Linux's security reputation is actually pretty bad. BSDs and UNIX variants have a good reputation. OpenBSD in particular is highly-regarded, in part because they audit changes rather stringently. Windows is getting better, and Linux is getting significantly worse.
OpenSSL is an extremely strong proof against the idea that open source is inherently more secure. It had tremendous numbers of very serious flaws that had been in it for years. Just because people can look at the code doesn't mean that they do. That's why the OpenBSD foundation forked OpenSSL, removed tons of options, and started developing it with their audit model as LibreSSL. It's why the OpenBSD guys recently replaced sudo with a new tool called doas that has far fewer options and as a result, far less that can go wrong.
In my experience, much software developed for Linux is built on the platform because it's free and it lets the developers work very quickly. Tons of open-source code runs on Linux, so you just have to download a bunch of libraries and write glue code to get them to do what you want. Unfortunately, many don't take the time to set up their application to run properly under a non-root user account. For that matter, the recommended installation method for a lot of software now is to run curl to fetch a URL, then pipe the output to a root-level bash shell. That is literally telling your system to do whatever some web server or anything claiming to be that server tells it to do.

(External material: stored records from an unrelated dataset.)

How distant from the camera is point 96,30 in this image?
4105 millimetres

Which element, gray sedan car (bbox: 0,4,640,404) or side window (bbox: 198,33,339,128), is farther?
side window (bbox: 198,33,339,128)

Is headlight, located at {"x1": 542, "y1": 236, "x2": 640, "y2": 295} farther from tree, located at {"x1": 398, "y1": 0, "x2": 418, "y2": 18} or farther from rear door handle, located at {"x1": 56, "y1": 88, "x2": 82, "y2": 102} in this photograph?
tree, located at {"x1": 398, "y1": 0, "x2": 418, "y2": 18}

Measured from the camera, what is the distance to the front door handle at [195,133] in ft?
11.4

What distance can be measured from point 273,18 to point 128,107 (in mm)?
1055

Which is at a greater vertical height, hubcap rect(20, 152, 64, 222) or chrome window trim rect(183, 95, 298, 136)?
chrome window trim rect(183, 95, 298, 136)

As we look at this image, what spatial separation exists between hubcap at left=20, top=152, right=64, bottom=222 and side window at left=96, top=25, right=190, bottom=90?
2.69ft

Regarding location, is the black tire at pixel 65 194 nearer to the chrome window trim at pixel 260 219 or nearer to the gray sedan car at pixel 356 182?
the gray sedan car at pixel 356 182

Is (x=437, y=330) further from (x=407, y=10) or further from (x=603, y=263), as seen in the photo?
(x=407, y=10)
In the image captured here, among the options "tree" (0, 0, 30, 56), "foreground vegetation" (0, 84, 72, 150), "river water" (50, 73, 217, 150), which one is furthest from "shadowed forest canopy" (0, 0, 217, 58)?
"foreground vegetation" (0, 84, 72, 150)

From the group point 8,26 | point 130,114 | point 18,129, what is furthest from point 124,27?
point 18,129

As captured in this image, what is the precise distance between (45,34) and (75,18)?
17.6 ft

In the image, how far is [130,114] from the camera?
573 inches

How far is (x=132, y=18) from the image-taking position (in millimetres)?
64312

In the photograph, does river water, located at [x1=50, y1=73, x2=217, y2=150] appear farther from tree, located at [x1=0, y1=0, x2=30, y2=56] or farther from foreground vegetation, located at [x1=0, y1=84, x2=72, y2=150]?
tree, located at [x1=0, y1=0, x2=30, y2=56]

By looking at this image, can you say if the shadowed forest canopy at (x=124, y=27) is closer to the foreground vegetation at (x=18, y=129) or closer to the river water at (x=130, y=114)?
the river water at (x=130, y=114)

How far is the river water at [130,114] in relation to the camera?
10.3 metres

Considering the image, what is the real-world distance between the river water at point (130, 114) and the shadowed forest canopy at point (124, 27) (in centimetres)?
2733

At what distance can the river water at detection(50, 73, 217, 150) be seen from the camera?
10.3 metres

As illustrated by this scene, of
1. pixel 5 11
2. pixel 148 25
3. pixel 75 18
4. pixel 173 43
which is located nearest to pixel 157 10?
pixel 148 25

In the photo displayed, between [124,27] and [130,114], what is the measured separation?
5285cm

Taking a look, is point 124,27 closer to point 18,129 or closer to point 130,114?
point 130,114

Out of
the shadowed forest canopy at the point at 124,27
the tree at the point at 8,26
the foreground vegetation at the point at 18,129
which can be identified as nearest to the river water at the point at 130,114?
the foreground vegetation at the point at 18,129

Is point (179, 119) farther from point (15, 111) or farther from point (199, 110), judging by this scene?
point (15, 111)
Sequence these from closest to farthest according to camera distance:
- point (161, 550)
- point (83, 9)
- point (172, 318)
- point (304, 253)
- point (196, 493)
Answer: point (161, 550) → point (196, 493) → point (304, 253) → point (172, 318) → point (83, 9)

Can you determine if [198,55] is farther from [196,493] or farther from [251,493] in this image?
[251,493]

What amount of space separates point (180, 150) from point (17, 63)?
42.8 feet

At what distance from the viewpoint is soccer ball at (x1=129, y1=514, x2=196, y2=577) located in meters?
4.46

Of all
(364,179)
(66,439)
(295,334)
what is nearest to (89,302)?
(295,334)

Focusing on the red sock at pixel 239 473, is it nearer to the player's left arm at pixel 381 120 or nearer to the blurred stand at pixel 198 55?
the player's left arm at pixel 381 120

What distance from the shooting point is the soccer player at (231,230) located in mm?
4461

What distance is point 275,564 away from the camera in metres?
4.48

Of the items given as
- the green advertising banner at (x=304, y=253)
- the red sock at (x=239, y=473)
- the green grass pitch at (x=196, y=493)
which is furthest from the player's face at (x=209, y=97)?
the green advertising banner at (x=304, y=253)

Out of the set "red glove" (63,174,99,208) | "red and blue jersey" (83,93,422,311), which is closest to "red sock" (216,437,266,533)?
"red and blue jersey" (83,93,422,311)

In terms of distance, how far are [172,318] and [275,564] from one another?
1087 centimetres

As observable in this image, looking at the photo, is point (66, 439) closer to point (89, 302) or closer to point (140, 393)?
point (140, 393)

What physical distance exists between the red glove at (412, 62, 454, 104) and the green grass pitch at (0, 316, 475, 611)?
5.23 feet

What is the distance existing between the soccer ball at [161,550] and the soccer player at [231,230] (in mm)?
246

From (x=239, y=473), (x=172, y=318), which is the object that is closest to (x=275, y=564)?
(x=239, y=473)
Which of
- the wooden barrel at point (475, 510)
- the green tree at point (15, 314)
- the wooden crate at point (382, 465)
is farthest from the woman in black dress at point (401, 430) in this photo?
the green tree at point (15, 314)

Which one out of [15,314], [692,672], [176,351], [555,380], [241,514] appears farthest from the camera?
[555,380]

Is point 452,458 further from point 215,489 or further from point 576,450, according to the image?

Linux is getting worse because many companies are using it as "cheap" licenses without any desire to support it. Take all the "VPS" hosting running CentOS. Every single person running a CentOS system can't upgrade their system. OpenBSD, FreeBSD, very easy to upgrade their system.
The Linux Vendors want to sell you a new VPS every year instead of fixing bugs.
Also I really hate the "Libre" movement of hijacking a project (Mysql->MariaDB,OpenSSL->LibreSSL,OpenOffice->LibreOffice, etc.) Instead of fixing what's wrong with the standard distribution, they instead fork their own incompatible version which just creates more problems. The open source motto should be "fork it until all dissenters abandon it", fine I get it, open source, fork your own, blah blah blah, but nobody wants 200 versions of the same product with only trivial improvements and a whole lot of incompatibility. That's the problem with Android and Linux to begin with.
OpenSSL obviously felt compatibility was more important than addressing bugs in a timely manner, or they lacked developers able to see the significance of the bugs. Does the LibreSSL version improve on this? Absolutely not. The only thing they did was axe features that they simply didn't want to deal with instead of fixing them.
The policy of ALL operating systems should be "Do not ship your own SSL/Crypto library, do not statically compile against a crypto library, do not wrap the crypto library. This is for your own good" for anything that runs at OS boot time.